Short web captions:
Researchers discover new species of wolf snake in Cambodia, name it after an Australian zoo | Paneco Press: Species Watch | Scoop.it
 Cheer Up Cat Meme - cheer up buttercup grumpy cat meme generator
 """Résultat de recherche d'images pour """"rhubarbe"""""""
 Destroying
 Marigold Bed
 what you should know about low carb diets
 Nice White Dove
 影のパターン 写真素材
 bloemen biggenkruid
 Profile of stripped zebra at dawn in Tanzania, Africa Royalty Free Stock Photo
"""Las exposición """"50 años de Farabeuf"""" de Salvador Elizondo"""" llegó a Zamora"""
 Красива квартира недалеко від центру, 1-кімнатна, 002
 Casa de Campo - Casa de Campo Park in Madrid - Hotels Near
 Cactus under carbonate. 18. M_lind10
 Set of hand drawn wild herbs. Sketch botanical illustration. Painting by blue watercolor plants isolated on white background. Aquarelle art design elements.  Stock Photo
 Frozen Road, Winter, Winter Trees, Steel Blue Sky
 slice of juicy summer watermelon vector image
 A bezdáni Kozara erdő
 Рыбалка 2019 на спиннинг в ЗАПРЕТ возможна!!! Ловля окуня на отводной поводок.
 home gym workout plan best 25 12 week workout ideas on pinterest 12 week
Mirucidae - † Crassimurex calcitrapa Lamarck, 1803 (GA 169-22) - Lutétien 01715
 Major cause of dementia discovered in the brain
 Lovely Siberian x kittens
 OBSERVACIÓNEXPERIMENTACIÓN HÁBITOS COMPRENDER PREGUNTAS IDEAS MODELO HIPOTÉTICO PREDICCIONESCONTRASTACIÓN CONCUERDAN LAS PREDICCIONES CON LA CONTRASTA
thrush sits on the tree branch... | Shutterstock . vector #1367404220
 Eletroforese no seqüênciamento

Aim of the task: Look above for the line holding "what you should know about low carb diets", then set down exactly that line and every line after it up to and including the line holding "Красива квартира недалеко", with nothing else.

Solution to this task:
 what you should know about low carb diets
 Nice White Dove
 影のパターン 写真素材
 bloemen biggenkruid
 Profile of stripped zebra at dawn in Tanzania, Africa Royalty Free Stock Photo
"""Las exposición """"50 años de Farabeuf"""" de Salvador Elizondo"""" llegó a Zamora"""
 Красива квартира недалеко від центру, 1-кімнатна, 002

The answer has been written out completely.